● PROBLEM TO WORK ON: Pull out each line of the data that includes the word "height".

● RECORDS SHOWN:
● ● ●
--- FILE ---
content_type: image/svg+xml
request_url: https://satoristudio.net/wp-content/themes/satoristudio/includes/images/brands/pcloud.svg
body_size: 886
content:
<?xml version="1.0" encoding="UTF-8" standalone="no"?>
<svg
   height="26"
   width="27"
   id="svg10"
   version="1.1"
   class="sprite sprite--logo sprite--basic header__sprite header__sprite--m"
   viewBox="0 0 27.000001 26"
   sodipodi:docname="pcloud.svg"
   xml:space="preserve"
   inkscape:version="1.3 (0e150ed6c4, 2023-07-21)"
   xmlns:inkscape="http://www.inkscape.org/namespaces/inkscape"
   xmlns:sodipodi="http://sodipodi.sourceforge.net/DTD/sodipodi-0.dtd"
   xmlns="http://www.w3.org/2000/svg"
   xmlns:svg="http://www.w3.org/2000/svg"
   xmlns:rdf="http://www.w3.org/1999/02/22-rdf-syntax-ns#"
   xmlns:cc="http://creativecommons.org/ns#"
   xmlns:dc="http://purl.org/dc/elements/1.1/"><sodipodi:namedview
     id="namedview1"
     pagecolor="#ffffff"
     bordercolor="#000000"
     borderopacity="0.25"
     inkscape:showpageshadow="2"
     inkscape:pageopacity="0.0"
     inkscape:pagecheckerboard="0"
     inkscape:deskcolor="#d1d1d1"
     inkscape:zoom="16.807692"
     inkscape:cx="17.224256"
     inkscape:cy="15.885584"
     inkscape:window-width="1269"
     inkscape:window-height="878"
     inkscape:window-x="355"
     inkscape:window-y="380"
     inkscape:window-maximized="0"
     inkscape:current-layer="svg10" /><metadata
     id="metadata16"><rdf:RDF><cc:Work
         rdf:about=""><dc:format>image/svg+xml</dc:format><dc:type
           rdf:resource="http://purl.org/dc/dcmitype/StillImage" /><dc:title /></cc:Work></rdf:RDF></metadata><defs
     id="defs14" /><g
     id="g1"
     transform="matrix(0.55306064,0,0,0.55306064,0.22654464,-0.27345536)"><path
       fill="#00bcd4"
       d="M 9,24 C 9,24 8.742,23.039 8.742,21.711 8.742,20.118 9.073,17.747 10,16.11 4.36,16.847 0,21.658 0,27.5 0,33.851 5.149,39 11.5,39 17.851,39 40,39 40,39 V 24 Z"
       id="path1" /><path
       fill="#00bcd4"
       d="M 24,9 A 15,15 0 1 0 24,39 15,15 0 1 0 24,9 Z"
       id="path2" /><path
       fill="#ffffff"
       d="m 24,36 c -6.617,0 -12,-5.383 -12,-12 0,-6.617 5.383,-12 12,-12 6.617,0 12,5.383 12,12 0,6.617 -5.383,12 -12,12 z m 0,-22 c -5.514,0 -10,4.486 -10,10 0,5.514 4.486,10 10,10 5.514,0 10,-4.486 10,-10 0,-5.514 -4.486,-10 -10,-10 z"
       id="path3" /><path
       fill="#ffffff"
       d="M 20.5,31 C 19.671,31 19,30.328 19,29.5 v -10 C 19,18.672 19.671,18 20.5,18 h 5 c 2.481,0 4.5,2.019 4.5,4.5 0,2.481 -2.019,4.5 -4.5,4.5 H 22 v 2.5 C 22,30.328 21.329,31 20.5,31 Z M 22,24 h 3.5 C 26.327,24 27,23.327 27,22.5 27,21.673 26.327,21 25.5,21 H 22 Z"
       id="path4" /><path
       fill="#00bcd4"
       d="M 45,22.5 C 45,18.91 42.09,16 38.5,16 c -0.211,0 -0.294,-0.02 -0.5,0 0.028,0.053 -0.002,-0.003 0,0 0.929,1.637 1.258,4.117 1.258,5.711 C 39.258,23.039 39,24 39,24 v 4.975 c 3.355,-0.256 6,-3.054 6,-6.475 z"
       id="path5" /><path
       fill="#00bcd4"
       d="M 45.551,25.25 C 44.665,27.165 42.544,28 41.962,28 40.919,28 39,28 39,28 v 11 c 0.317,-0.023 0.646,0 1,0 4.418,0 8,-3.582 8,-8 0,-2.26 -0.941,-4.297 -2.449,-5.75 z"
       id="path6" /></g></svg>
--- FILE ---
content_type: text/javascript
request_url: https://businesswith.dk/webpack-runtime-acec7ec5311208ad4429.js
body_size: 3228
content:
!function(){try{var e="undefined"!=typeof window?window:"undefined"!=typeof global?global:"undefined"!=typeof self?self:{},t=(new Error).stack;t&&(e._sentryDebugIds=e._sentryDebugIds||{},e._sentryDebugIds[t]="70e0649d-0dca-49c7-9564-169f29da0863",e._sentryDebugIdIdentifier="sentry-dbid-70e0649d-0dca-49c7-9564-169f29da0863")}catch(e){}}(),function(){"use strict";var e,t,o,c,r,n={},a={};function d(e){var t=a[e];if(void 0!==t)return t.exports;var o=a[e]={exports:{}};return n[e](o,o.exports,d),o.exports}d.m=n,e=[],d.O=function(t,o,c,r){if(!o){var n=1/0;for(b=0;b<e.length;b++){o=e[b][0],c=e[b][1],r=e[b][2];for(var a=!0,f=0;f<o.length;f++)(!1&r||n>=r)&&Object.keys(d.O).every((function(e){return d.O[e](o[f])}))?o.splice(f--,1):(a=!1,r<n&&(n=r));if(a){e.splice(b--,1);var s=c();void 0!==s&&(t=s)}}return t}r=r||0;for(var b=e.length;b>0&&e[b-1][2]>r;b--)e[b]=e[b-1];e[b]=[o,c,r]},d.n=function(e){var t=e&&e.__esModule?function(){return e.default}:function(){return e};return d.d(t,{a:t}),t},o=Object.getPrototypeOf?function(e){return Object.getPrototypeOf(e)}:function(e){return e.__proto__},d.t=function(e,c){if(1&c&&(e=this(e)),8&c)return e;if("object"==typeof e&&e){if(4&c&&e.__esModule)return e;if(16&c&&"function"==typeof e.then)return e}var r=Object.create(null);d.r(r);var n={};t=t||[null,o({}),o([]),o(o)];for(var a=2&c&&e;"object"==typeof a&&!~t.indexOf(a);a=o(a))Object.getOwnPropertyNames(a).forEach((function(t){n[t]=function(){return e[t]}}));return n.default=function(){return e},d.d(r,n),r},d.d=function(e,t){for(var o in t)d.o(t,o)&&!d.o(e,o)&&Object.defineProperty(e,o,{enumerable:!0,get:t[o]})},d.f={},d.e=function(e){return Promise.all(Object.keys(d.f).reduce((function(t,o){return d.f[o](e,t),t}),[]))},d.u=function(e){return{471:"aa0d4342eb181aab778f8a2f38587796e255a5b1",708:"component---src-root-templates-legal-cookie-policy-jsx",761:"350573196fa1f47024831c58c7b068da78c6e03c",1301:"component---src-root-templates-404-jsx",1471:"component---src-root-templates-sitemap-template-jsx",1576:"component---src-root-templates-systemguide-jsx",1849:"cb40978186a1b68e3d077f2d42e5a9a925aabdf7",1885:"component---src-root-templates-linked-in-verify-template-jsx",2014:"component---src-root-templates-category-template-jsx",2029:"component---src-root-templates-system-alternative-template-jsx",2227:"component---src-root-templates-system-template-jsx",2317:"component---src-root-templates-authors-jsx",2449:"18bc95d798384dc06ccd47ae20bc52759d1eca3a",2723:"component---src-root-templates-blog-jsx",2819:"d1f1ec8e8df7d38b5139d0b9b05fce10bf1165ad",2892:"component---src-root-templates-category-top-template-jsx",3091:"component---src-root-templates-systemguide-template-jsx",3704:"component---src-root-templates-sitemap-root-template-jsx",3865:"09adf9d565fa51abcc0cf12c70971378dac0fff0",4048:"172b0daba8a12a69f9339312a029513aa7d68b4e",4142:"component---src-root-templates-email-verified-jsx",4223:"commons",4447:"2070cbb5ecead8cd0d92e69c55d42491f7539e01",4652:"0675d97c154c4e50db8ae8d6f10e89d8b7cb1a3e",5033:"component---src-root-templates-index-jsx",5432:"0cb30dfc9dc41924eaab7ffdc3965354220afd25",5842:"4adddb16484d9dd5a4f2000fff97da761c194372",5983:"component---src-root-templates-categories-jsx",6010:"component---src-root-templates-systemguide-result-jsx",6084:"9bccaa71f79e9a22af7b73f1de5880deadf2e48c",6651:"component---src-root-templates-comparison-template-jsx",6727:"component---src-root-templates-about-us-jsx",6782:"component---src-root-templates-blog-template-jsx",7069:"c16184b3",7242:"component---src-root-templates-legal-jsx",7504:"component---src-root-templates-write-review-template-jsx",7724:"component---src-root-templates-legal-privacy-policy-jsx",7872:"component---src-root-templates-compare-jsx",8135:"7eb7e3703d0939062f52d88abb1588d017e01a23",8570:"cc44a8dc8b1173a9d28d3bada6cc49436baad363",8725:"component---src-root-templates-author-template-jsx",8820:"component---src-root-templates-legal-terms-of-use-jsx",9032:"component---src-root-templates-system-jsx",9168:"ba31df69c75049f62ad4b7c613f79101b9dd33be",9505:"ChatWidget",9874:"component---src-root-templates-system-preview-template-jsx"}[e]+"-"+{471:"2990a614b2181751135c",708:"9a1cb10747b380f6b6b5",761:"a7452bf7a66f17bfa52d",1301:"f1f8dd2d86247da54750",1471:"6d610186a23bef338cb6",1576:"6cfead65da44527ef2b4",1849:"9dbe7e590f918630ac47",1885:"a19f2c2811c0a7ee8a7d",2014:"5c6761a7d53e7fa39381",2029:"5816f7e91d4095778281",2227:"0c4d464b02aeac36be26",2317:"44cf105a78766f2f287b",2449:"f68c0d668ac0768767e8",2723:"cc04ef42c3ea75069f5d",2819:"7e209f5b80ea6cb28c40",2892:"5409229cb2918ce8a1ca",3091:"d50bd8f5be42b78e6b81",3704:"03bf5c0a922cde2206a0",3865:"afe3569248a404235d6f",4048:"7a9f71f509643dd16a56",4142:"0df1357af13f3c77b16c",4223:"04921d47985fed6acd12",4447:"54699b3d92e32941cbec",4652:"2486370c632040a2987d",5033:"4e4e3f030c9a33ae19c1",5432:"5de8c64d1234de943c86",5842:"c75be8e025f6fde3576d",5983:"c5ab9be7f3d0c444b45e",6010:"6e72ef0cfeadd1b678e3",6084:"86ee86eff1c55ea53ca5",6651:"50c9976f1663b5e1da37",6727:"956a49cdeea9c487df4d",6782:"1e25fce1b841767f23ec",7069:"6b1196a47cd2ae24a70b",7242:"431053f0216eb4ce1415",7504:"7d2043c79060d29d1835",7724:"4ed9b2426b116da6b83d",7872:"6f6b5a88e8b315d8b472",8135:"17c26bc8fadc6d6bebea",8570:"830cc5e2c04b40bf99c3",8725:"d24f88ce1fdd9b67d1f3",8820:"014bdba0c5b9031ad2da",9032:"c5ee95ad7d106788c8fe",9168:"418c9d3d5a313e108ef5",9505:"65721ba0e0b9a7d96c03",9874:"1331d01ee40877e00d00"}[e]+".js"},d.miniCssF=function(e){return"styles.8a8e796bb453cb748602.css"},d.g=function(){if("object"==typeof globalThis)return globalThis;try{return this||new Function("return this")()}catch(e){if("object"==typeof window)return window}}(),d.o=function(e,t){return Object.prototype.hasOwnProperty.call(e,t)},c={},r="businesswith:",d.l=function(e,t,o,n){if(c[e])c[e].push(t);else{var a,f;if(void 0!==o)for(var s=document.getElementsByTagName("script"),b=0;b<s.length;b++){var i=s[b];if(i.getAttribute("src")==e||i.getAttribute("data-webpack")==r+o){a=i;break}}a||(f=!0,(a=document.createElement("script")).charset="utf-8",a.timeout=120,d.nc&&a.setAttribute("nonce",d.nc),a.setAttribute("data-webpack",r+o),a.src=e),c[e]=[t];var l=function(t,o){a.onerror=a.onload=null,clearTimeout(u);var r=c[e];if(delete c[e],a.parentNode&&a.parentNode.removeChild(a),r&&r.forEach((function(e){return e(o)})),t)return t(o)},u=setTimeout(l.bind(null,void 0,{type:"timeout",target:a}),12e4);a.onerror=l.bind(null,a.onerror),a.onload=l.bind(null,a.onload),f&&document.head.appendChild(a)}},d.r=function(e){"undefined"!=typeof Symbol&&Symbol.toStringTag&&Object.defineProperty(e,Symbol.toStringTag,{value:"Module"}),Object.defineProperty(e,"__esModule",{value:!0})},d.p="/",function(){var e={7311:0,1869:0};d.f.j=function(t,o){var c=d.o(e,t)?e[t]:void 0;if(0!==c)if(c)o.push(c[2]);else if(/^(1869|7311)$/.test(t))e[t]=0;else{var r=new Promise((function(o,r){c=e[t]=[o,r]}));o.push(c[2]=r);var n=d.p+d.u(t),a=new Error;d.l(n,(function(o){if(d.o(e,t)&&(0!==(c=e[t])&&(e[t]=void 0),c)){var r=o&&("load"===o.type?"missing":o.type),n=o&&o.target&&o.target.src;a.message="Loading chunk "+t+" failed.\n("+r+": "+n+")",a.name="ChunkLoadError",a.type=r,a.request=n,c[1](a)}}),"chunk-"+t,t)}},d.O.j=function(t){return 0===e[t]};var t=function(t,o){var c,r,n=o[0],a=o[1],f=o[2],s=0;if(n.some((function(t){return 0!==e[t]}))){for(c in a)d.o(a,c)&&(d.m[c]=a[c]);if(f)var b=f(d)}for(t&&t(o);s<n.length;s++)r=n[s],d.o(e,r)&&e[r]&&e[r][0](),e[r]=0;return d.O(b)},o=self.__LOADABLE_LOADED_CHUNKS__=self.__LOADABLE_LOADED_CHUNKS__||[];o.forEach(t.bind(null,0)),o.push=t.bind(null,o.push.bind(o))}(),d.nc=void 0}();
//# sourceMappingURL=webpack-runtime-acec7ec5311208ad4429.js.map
● ● ●
● ANSWER TO THIS TASK:
   height="26"
     inkscape:window-height="878"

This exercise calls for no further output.